Çocuklara hadin bakalım kendi tasınızı ve kaşığınızı evinizden getirin size pilav dağıtacağım derdi. Bulgur toplayan tüm çocuklar evlerine gider küçük tasları ile beraber gelirlerdi. Çocuklar sıraya girerek herkes tasına birlik pilavını alır oracıkta bir köşede kaşıklayarak yerdi. O pilav o kadar tatlı olurdu ki evde olsa zorunsuyarak bulgur pilavını yiyen çocuklar birbirleri ile yarışarak yerdi.

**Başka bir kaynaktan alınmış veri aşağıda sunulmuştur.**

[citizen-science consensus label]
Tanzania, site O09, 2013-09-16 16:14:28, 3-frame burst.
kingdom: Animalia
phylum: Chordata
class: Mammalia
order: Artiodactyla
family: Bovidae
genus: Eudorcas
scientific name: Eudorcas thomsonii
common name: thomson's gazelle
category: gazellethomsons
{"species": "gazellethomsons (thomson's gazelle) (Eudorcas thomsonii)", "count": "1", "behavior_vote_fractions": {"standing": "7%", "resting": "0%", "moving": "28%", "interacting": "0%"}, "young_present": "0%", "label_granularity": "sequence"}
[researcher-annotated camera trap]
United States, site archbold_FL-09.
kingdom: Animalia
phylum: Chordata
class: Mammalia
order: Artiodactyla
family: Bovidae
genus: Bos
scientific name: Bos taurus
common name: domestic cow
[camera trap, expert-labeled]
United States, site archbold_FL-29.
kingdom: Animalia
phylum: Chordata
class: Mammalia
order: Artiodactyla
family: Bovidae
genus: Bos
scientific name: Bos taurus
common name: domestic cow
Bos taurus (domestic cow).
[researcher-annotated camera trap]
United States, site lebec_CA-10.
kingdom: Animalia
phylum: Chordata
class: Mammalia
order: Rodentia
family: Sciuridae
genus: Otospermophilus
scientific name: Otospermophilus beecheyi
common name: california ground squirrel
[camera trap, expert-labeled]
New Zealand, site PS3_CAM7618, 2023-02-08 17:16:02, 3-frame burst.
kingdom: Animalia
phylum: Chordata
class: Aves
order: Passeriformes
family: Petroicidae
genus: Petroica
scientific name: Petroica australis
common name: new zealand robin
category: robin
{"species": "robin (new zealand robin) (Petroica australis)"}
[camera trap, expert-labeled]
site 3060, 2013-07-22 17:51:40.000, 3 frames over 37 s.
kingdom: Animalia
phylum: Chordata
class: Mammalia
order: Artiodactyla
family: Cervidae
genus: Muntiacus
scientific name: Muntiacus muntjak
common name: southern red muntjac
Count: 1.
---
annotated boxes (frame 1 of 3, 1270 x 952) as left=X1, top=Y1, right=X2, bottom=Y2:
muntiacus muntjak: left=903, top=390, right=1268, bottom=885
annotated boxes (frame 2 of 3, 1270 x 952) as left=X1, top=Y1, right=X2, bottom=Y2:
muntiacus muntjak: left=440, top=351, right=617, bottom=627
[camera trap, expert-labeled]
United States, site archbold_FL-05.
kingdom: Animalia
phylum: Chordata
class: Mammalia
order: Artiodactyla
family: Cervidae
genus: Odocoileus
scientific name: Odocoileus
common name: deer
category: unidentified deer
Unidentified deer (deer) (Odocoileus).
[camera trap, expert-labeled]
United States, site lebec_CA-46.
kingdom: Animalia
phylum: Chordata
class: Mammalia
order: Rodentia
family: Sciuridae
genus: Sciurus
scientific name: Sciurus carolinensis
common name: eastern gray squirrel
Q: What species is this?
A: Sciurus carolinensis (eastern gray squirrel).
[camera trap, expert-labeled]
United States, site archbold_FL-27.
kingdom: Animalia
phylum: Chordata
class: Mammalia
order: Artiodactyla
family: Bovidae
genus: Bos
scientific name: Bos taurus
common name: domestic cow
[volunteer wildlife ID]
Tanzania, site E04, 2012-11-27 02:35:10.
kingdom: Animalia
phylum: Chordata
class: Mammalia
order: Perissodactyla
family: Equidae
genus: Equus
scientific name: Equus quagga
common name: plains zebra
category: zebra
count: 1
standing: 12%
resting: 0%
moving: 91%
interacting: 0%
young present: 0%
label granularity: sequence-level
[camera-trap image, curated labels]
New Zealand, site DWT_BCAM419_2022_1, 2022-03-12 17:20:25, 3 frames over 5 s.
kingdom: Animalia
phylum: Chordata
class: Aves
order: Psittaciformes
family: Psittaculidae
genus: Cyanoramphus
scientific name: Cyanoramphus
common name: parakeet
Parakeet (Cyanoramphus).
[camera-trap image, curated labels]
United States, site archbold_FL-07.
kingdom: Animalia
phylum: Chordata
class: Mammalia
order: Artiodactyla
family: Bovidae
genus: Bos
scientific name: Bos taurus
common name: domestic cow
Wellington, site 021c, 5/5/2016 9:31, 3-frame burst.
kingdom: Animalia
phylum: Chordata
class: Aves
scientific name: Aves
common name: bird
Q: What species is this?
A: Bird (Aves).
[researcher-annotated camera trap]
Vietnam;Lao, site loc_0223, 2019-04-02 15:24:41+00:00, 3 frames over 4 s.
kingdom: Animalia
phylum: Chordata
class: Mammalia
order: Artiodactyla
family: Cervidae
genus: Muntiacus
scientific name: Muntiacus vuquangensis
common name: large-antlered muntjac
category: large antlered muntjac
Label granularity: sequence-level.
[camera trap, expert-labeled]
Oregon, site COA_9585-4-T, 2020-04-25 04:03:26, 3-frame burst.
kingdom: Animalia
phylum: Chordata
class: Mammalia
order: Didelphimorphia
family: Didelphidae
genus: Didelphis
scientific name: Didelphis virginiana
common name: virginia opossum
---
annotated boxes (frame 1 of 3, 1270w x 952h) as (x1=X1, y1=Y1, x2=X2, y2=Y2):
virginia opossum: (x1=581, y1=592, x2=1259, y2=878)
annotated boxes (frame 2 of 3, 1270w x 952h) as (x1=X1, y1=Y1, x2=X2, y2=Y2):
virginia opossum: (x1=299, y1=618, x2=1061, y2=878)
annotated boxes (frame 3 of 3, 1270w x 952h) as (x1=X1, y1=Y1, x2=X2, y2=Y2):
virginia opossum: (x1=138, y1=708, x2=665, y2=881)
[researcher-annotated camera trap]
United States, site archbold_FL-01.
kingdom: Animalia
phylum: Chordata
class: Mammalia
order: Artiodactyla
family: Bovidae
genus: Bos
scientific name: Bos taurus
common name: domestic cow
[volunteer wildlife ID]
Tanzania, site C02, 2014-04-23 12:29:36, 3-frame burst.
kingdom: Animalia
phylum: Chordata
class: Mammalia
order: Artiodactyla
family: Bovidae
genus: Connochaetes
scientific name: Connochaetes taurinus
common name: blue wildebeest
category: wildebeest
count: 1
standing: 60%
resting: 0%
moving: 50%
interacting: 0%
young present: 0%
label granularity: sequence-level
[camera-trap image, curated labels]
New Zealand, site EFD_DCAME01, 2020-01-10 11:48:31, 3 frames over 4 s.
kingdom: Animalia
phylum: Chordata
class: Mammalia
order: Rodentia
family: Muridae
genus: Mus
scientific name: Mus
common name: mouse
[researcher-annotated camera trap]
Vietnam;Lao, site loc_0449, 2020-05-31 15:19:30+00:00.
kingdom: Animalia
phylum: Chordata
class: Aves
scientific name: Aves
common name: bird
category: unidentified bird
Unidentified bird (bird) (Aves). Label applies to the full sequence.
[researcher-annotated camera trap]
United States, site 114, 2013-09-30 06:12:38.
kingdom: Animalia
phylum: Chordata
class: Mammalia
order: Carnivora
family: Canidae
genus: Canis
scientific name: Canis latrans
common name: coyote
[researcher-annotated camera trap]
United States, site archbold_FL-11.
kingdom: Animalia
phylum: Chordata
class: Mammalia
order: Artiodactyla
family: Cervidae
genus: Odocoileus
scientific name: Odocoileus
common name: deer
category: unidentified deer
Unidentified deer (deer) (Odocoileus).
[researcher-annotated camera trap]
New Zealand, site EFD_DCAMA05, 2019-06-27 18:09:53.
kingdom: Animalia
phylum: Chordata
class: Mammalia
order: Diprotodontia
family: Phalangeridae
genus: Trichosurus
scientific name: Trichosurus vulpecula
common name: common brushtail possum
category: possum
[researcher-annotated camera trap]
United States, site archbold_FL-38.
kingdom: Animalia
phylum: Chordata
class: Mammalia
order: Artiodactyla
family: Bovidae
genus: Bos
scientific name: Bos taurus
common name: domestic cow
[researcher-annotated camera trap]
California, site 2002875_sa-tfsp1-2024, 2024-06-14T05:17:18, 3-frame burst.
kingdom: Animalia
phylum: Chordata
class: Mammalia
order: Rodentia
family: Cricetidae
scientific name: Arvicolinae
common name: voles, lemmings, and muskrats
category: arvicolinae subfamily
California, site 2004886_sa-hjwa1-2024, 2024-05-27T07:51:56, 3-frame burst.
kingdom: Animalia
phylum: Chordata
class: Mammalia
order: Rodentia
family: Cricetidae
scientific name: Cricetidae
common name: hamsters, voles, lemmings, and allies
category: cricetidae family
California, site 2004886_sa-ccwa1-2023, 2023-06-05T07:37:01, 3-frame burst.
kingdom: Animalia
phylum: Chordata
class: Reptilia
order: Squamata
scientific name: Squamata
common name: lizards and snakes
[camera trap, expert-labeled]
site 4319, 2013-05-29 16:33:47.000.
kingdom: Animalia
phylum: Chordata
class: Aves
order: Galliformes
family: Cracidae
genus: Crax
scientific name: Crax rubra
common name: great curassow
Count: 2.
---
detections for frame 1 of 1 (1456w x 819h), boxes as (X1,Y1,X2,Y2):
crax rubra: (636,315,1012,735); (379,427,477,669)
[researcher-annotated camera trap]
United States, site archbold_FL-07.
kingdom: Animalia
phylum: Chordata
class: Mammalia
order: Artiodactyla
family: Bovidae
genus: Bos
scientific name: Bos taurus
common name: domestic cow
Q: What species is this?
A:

Herkes orada karnını doyururdu.
Saffet aba bu işleri bazen havanın durumuna bakarak yağış yağma ihtimali olan güne getirirdi ki bakın sizin dualarınız kabul oldu demek için. Evet bazen yemek yerken yada dolaşırken bir iki yağmur dökülse sevinirdik. Koca kazan pilavından artan pilav hiç israf olmazdı durumu zayıf olan ailelere kendi tasları ile yaşlı tek başına kalan kadınlara özellikle birlik pilavından gönderirlerdi. Yinede kalan olursa orada bulanan çocuklara yakın komşulara taslarını doldurup evlerine götürmesi için dağıtırlardı.
Buradaki imece olandan alıp olmayana durumu kötü olana bir çeşit yardım gibiydi. Çocuklar güzel bir şey yaptıkları, kendi emek verdikleri için sevinçle yaparlar o pilavı da iştahla yerlerdi. kadınlar aralarında birlik beraberlik ruhu yaratarak komşu komşuyla güzel yardımlaşma ruhu yaratırlardı.
Çocuklar günlük oyunlarının arasında yeni bir çeşit yaratırken bu işi birlikte yapmanın hazzı ile arkadaşlar arasındaki huzursuzlukta kalkardı o günü kendimiz güzel ve büyük bir şey yapmış gibi hissederdik. Bütün gün süren bu ritüeli yağmur duasını yemek esnasında yaparak kendimize de bir sevap kazandırmış olmanın duygusu ile evimize giderdik.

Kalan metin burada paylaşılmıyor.